While mass-scale vegetarianism and an attitudinal shift in meat-eating behavior are processes that, if even possible, would take years to have any sizable effect, the article scratches the surface of a deeper problem facing Argentina’s famed meat industry: A shortage of cows. According to an article from a 2008 trade publication published in October 2008 by the Argentine Regional Consortia of Agricultural Research, Argentina may become a net meat importer for the first time in its history by 2012. Other sources as recent as May 2009 put that date at 2011. Diario Victoria, a local daily from the farm-heavy province of Entre Rios, reported on 13 May 2009 that Argentina may have to import meat as early as 2010.

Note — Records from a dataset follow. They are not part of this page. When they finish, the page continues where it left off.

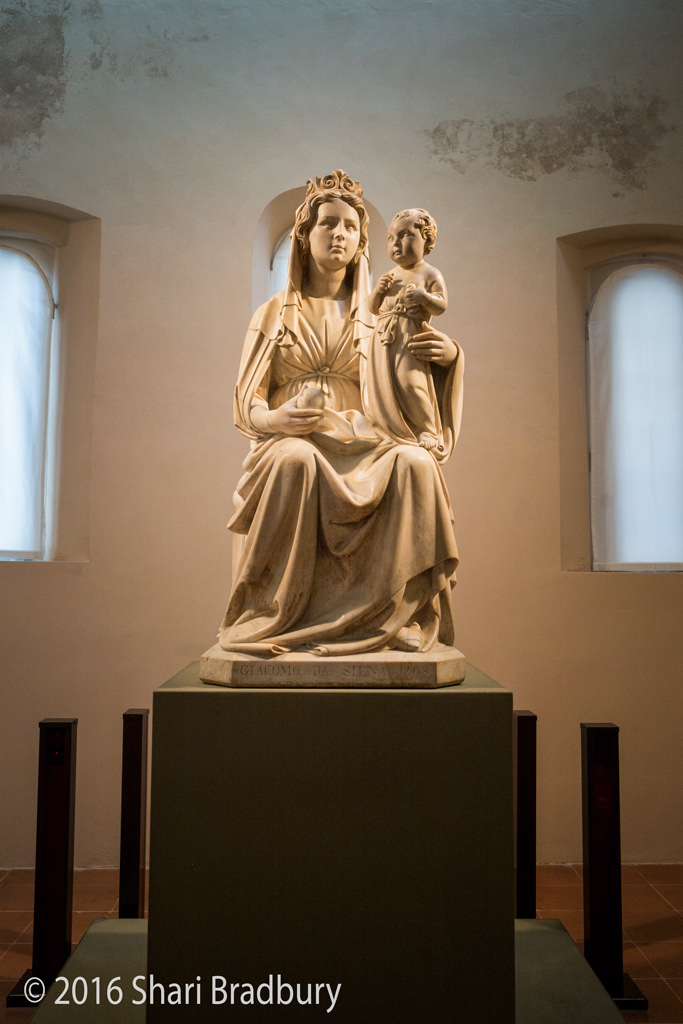 Madonna of the Pomegranate (Madonna del melograno), sculpted from Carrara marble, by Jacopo della Quercia (1403-1406).  Considered one of the greatest masterpieces of 15th Century Italian sculpture.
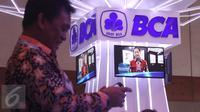 BCA ikut berpartisipasi di acara Indonesia Banking Expo (IBEX) 2015 di JCC, Jakarta, Kamis (10/9/2015). Sejumlah bank menawarkan beragam fasilitas untuk menarik pengunjung menabung di tempatnya. (Liputan6.com/Angga Yuniar)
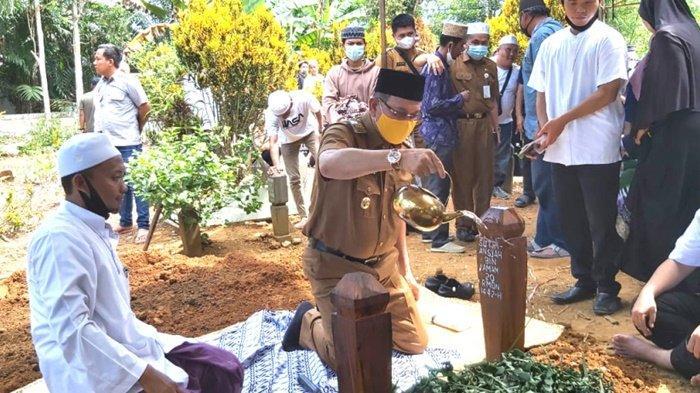 Bupati Kotabaru, H Sayed Jafar Alaydrus, turut mengikuti prosesi pemakaman Kepala Desa Banua Lawas.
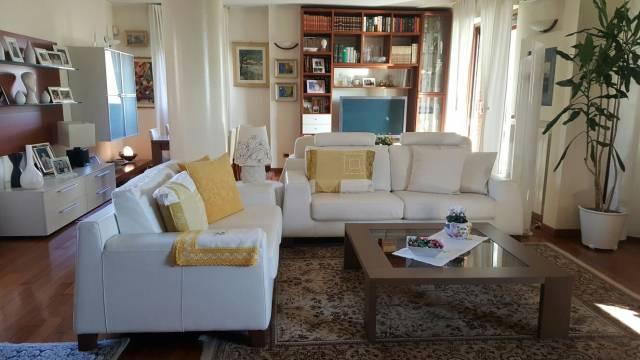 Appartamento in vendita a Arcore, 4 locali, prezzo € 475.000 | CambioCasa.it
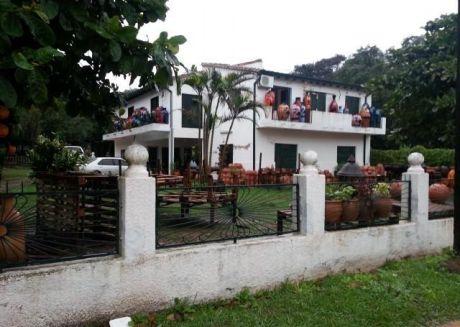 Alfa Inmobiliaria Vende Gran Residencia Con Tereno De 2400 M2 Sobre Avenida Peron A Una Cuada Del Puerto Ita Enrramada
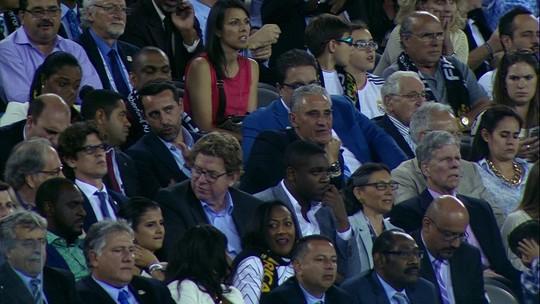 Tite e Edu são flagrados assistindo à final da Copa América, em Nova Jersey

There are three main reasons why Argentina is not producing as much meat as in the past. The first is economic policies implemented by the previous administration and continued under the current administration that limit the amount farmers can make by raising cattle. These measures include requiring a minimum weight for calves and international and domestic regulation of the export and sale of meat, thus limiting how much farmers can make from the cattle they raise.
The second reason is the drought that has ravaged Argentina’s pampas. Argentina is in the midst of it’s worst drought in over 45 years, which has led to the premature death of millions of cattle and the loss of billions of dollars in lost revenue. Between now and 2010 The total number of cattle is expected to fall from 55.4 million to 47.9 million, with 3 million having been lost in the past year alone. In 2007 there were an estimated 51.2 million cattle in Argentina.
The third reason is the implementation of vast soy plantations where cattle ranching farms used to be. The surge in global demand for the soy crop, whose planting and harvesting practices can cause irrevocable damage to the land depending on the scale, has led Argentina to become one of the world’s leading soy exporters. From 2006-2008, three million hectares usually used for cows were lost to the production of more profitable crops such as soy, according to Buenos Aires-based AgriPAC consultants. In 2007, Uruguay, who has roughly 23% the amount of cattle as Argentina, exported more beef than their larger neighbor.
Known for its high quality meat, Argentina is at risk of not only being forced to import it for the first time in its history, but also potentially diluting the very product for which it is world renown. Some reports indicate that while land once used for cattle ranching is being used for soy and wheat farming, the production of meat has not abated at the same pace. More cows on less land could have a negative impact the quality of the meat being produced.
Vegetarianism as a mainstream practice in Argentina is probably far from reality. Argentines being forced to eat less meat is a more realistic national outrage that may occur as a result.